Marcelo Álvarez sang his offstage serenades beautifully (to the accompaniment of a harp that never appeared — hey, guys, he’s a troubadour, y’know?) but his double aria in the besieged fortress seemed on the gruff side and he ran out of voice by the time of the dungeon scene. Hoarseness seemed to be the problem; perhaps, like Franco Corelli, he should conceal glasses of water around the set. His canteen in Act IV seemed not to have been filled, and he needed it. He looked a romantic enough figure whenever he did not stand in profile.
Patricia Racette’s Leonora is not the loopy teenager jumping around the set played by Sondra Radvanovsky in this production: Leonora may be a teenager, but she’s a lady of high Spanish birth, and she knows it; Racette knows it, too. Spanish grandezza used to mean something, and Verdi’s Leonora is that sort of dignified character.
Željko Lučić as Count di Luna and Patricia Racette as Leonora
Racette is such an intelligent singer, so persuasive in her understanding of predicament, that I wish I liked her voice better. Her instrument always seems too small for the Met. She manages very professionally, but the voluptuous floods of sound that other sopranos have brought to the role, the voice that seems to define Leonora’s desperate heart and new-awakened passions, are not at Racette’s disposal. Her “Tacea la notte” was fascinating as vocal storytelling, but the tidal rise at its conclusion did not overflow. “Di tale amor” was, as it usually is, a bit of a mess, drawing no applause — Sutherland is the only soprano I ever heard sing it flawlessly, and the rest of her performance was inert. (“Di tale amor” is one of the few cases where I’d like to take his Orsinitá the composer aside and say, sternly, “Maestro, this tune isn’t good enough; go write a new one.”) The convent scene was no celestial flight, and Racette seemed out of breath in much of Act IV; there were many thin notes and others not precisely where one wanted them. Racette coped with the part but she did not take joy in it, or exploit its opportunities.
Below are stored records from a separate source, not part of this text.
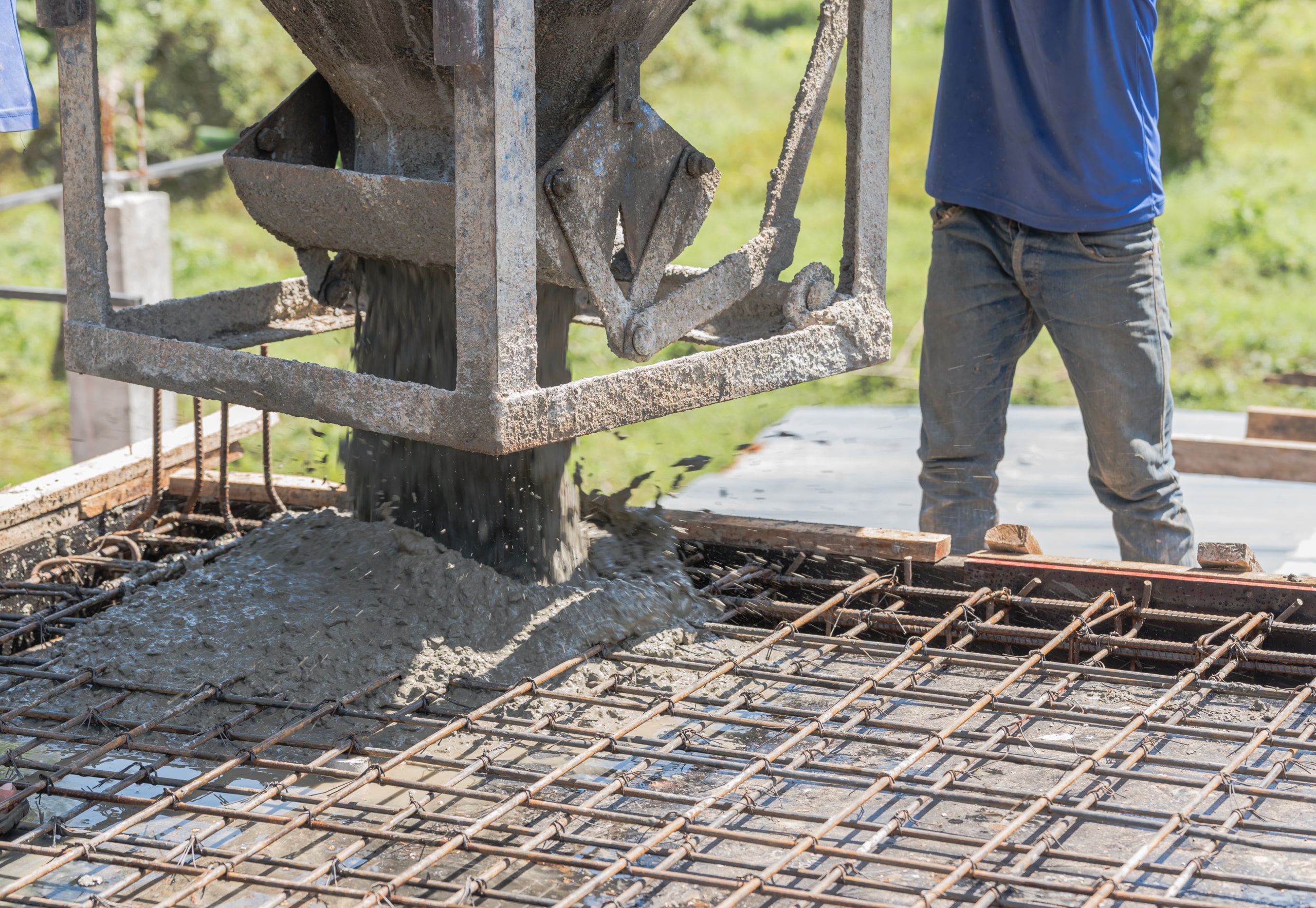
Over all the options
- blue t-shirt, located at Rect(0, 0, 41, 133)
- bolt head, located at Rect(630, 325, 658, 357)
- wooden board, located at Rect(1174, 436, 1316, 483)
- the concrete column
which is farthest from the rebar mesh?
the concrete column

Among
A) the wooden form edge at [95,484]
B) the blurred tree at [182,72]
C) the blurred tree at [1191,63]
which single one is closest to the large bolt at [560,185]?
the wooden form edge at [95,484]

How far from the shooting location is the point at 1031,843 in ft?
7.59

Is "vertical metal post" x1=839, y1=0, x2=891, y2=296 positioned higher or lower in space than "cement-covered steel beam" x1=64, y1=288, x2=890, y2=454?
higher

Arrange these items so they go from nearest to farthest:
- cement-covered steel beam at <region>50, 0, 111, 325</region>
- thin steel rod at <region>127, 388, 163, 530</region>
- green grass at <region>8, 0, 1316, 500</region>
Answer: cement-covered steel beam at <region>50, 0, 111, 325</region>
thin steel rod at <region>127, 388, 163, 530</region>
green grass at <region>8, 0, 1316, 500</region>

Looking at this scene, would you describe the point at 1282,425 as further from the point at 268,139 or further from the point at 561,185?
the point at 268,139

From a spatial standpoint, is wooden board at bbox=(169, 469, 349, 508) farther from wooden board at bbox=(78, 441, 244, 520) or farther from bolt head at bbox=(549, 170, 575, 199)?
bolt head at bbox=(549, 170, 575, 199)

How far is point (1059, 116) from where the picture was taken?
12.7 ft

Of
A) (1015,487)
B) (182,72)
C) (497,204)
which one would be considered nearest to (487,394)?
(497,204)

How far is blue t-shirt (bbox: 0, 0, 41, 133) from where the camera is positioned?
3.24 m

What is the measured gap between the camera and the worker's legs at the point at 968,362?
13.2 ft

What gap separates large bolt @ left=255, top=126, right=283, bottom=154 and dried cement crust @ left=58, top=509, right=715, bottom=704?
0.89 m

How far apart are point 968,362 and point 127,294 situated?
4650mm

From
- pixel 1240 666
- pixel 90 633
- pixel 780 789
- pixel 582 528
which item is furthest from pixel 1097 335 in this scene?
pixel 90 633

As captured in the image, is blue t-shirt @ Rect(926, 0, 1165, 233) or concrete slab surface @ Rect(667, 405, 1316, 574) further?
concrete slab surface @ Rect(667, 405, 1316, 574)
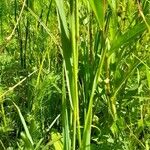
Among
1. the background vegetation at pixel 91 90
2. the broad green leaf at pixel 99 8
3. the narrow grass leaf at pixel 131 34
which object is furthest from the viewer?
the background vegetation at pixel 91 90

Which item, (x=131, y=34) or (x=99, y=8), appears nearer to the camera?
(x=99, y=8)

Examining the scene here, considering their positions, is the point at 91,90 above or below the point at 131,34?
below

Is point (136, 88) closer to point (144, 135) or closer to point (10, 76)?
point (144, 135)

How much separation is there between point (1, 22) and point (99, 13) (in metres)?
1.29

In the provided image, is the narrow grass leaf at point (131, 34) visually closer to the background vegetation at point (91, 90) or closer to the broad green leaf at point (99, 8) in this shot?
the background vegetation at point (91, 90)

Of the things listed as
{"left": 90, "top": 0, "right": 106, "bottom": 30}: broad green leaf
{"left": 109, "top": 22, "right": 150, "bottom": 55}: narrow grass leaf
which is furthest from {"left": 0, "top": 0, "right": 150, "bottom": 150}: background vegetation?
{"left": 90, "top": 0, "right": 106, "bottom": 30}: broad green leaf

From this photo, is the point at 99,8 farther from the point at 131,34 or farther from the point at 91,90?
the point at 91,90

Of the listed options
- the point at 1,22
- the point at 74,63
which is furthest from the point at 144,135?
the point at 1,22

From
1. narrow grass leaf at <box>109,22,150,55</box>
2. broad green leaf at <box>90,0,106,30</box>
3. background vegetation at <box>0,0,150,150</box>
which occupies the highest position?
broad green leaf at <box>90,0,106,30</box>

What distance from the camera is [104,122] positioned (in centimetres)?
151

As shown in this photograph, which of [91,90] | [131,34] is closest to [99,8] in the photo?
[131,34]

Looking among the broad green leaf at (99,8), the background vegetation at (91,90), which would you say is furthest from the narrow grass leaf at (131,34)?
the broad green leaf at (99,8)

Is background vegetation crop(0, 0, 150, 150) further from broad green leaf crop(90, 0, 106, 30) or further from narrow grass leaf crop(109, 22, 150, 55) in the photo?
broad green leaf crop(90, 0, 106, 30)

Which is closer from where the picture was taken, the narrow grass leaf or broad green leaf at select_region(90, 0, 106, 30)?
broad green leaf at select_region(90, 0, 106, 30)
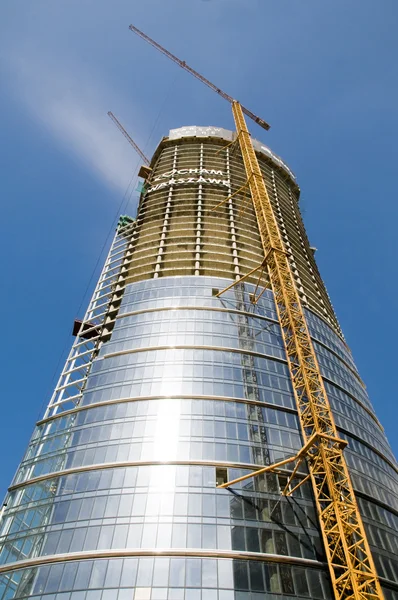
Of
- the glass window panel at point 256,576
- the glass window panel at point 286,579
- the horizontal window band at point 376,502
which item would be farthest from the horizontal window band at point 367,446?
the glass window panel at point 256,576

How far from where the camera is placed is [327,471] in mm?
35406

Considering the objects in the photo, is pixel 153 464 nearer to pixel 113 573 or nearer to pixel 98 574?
pixel 113 573

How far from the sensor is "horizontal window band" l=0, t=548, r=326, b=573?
106 feet

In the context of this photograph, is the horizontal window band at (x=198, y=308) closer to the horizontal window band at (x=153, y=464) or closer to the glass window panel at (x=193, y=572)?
the horizontal window band at (x=153, y=464)

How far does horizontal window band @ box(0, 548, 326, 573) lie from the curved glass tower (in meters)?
0.08

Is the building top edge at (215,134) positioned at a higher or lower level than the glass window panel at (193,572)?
higher

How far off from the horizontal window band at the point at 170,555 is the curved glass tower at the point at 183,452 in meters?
0.08

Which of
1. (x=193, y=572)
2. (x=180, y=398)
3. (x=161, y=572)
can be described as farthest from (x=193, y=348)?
(x=161, y=572)

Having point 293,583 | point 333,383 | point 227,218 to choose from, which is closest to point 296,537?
point 293,583

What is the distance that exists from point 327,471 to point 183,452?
38.9 feet

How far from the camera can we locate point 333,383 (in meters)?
54.2

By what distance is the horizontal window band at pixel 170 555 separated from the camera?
32344 mm

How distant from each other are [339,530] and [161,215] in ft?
177

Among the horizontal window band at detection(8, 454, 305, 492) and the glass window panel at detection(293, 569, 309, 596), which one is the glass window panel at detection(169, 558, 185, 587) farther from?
the glass window panel at detection(293, 569, 309, 596)
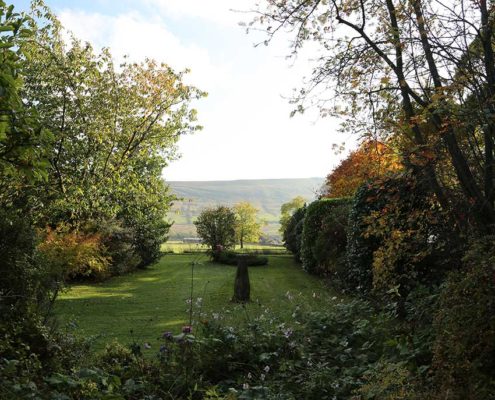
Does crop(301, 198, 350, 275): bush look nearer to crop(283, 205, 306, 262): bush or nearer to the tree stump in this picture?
the tree stump

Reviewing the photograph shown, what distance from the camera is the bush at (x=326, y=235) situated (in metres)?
13.4

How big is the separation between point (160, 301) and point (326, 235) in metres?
5.64

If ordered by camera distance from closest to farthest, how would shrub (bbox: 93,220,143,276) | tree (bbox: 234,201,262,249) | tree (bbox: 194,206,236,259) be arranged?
shrub (bbox: 93,220,143,276)
tree (bbox: 194,206,236,259)
tree (bbox: 234,201,262,249)

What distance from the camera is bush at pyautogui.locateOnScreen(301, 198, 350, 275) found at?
13.4 metres

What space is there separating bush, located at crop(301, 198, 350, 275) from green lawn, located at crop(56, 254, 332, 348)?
2.29 feet

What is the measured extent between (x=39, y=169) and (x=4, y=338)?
84.6 inches

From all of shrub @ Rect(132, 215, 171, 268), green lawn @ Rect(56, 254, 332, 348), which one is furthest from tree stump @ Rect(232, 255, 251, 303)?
shrub @ Rect(132, 215, 171, 268)

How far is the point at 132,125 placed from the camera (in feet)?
48.6

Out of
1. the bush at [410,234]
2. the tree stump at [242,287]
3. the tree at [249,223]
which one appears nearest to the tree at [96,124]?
the tree stump at [242,287]

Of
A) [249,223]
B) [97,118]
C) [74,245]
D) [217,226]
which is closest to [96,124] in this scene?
[97,118]

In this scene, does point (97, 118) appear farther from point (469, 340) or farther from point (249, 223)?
point (249, 223)

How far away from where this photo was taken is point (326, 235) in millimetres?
14094

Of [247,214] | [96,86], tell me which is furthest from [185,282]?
[247,214]

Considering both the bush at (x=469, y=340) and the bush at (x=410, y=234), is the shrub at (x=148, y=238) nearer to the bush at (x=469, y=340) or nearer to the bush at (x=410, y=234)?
the bush at (x=410, y=234)
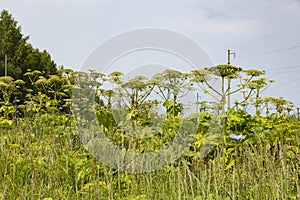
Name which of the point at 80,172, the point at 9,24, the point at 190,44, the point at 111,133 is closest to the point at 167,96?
the point at 190,44

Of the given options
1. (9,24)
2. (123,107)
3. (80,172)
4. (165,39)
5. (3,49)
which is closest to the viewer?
(80,172)

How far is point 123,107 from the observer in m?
3.65

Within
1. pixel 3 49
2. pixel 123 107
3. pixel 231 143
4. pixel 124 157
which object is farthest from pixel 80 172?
pixel 3 49

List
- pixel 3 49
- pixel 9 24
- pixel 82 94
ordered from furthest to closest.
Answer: pixel 9 24, pixel 3 49, pixel 82 94

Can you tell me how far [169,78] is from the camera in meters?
3.84

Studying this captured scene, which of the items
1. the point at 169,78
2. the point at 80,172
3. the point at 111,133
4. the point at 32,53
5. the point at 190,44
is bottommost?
the point at 80,172

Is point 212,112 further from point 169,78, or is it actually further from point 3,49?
point 3,49

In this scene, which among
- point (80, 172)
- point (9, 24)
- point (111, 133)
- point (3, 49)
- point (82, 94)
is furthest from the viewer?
point (9, 24)

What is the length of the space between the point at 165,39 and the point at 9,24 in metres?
21.8

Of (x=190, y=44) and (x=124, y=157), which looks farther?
(x=190, y=44)

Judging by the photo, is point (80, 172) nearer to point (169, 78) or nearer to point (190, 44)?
point (169, 78)

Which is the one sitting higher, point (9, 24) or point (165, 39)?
point (9, 24)

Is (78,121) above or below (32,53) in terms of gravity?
below

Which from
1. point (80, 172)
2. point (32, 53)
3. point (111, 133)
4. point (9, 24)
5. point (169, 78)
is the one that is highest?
point (9, 24)
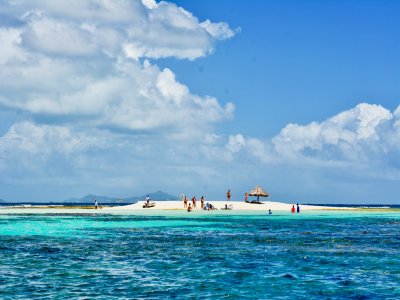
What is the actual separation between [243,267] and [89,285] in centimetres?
993

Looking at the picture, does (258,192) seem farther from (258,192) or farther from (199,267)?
(199,267)

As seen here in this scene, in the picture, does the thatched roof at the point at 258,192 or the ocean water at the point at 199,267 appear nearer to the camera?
the ocean water at the point at 199,267

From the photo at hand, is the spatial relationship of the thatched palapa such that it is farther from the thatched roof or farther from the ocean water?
the ocean water

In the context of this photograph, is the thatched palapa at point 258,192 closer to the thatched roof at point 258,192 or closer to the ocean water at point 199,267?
the thatched roof at point 258,192

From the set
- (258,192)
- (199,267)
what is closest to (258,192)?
(258,192)

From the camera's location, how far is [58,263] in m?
33.2

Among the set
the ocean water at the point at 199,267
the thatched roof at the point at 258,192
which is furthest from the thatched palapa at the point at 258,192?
the ocean water at the point at 199,267

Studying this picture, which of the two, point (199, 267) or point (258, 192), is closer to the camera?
point (199, 267)

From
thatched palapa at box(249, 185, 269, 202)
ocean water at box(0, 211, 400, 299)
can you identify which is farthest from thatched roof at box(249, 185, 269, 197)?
ocean water at box(0, 211, 400, 299)

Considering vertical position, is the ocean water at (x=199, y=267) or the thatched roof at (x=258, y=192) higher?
the thatched roof at (x=258, y=192)

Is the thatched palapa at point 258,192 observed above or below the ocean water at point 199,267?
above

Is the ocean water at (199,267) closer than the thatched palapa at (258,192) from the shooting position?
Yes

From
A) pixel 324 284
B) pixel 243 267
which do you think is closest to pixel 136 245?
pixel 243 267

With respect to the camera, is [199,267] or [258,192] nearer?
[199,267]
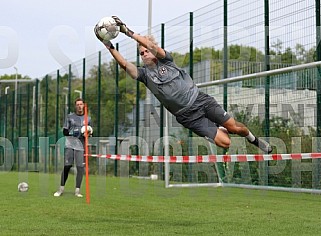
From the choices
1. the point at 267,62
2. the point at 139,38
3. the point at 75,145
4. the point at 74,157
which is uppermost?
the point at 267,62

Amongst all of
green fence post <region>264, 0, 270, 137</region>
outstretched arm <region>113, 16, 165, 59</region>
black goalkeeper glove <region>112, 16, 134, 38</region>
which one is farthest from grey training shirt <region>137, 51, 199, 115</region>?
green fence post <region>264, 0, 270, 137</region>

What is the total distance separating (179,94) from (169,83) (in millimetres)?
207

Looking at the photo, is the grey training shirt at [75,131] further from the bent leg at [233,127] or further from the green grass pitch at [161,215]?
the bent leg at [233,127]

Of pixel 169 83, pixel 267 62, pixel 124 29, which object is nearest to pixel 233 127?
pixel 169 83

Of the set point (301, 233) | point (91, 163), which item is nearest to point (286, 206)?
point (301, 233)

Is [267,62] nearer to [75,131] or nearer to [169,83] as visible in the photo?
[75,131]

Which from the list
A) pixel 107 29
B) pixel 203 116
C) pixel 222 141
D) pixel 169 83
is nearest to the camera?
pixel 107 29

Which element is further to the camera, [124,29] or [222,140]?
[222,140]

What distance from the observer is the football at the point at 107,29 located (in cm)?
778

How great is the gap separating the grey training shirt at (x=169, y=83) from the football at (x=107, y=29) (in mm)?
736

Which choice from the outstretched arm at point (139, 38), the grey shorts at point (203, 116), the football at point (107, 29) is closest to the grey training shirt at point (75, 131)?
the grey shorts at point (203, 116)

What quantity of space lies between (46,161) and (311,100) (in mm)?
18346

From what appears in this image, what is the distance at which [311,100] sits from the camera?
500 inches

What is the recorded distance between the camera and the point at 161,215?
870 cm
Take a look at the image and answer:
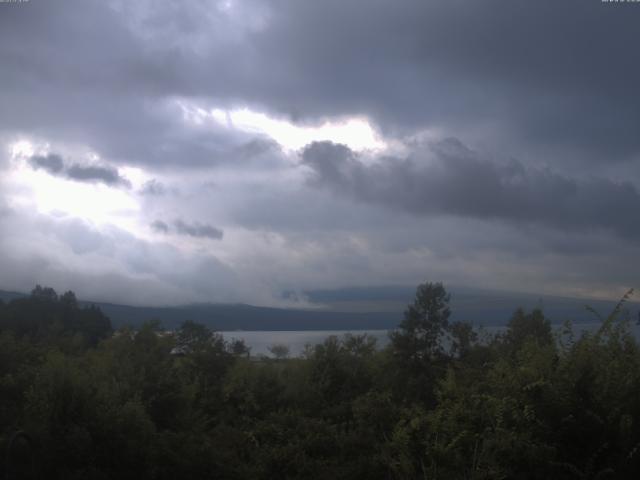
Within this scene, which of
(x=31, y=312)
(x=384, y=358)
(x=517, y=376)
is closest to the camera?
(x=517, y=376)

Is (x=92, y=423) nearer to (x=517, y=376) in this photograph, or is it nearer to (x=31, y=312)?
(x=517, y=376)

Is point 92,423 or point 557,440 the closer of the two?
point 557,440

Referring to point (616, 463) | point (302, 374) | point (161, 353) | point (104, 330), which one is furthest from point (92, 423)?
point (104, 330)

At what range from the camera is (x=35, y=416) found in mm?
10898

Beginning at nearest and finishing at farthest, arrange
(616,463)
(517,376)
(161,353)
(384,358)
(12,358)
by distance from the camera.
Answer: (616,463)
(517,376)
(12,358)
(161,353)
(384,358)

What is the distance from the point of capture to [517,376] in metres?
10.8

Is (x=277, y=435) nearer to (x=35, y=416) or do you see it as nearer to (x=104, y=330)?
(x=35, y=416)

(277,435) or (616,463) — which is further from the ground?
(616,463)

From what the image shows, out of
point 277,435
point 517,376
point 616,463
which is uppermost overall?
point 517,376

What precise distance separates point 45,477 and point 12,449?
0.66 metres

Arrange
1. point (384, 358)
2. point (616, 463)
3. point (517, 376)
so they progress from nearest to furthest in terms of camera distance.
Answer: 1. point (616, 463)
2. point (517, 376)
3. point (384, 358)

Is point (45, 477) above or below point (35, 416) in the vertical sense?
below

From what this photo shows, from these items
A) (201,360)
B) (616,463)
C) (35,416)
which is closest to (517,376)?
(616,463)

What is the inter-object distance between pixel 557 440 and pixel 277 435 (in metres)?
7.46
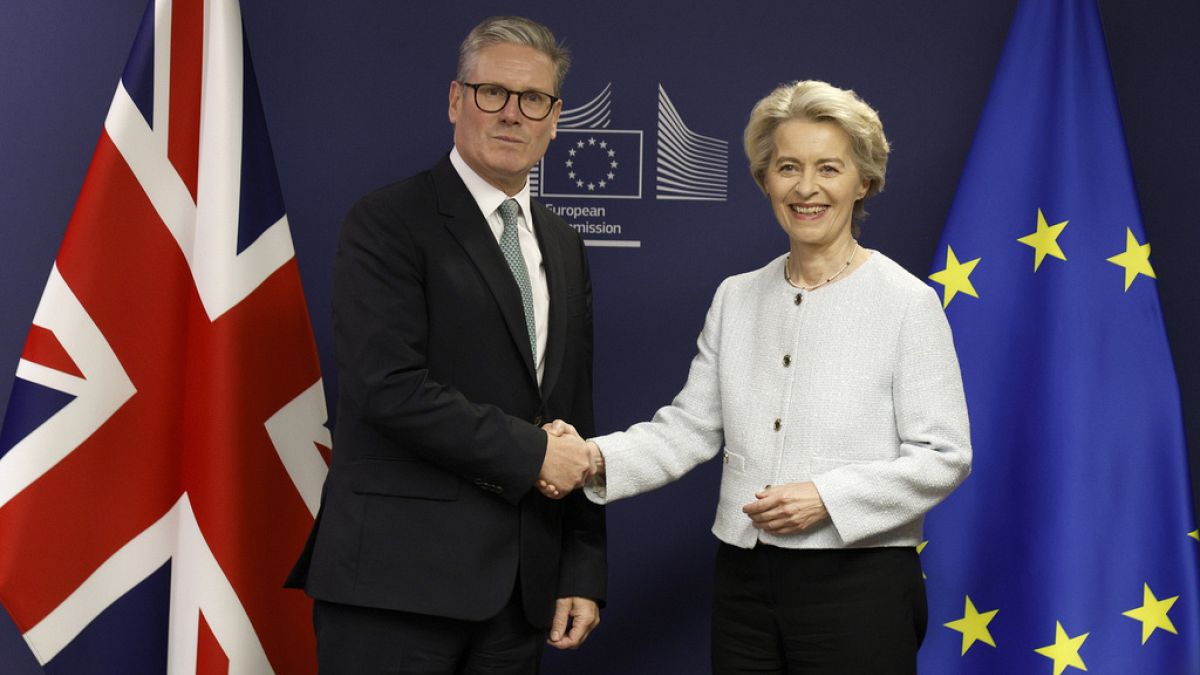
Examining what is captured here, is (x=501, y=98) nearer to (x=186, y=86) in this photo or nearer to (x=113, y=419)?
(x=186, y=86)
Marianne Cornetti has the heft for Azucena, but it takes her an awfully long time to warm up. Her “Stride le vampe” was loud but pitchless. Only at the end of the “Condotta” did she give evidence of the ferocity of a maddened Gypsy — her final notes actually brought forth the first responsive “echo” I’ve ever heard at the Met! The dungeon serenade, however, gave Cornetti place for her most beautiful singing of the night.
Alexander Tsymbalyuk, as Ferrando, has a clear, persuasive young bass but he bleats a bit. Renée Tatum was not the first confidante in my experience to make us all wish Inez had more to sing. The monks’ offstage “Miserere” in Act IV was downright heavenly, evidence of what those guys can accomplish when they’re not swashbuckling around shirtless, fighting with knives and spitting in each other’s faces, as they were obliged to do at other times.
Marianne Cornetti as Azucena and Marcelo Álvarez as Manrico
The acting from all hands gave evidence of a bent towards melodrama. This is not out of place in Trovatore, of all operas, but many were the moments (“Ah sì, ben mio,” for example) when I felt the singers would give Verdi his due and us a better time if they’d stand and deliver in the old-fashioned way, instead of emoting like antsy banshees, losing their breath and tripping over their own feet.
The omission of nearly all cabaletta repeats implied a desire not so much to energize the occasion as to get it over with. That’s no way to do Trovatore; Trovatore must breathe.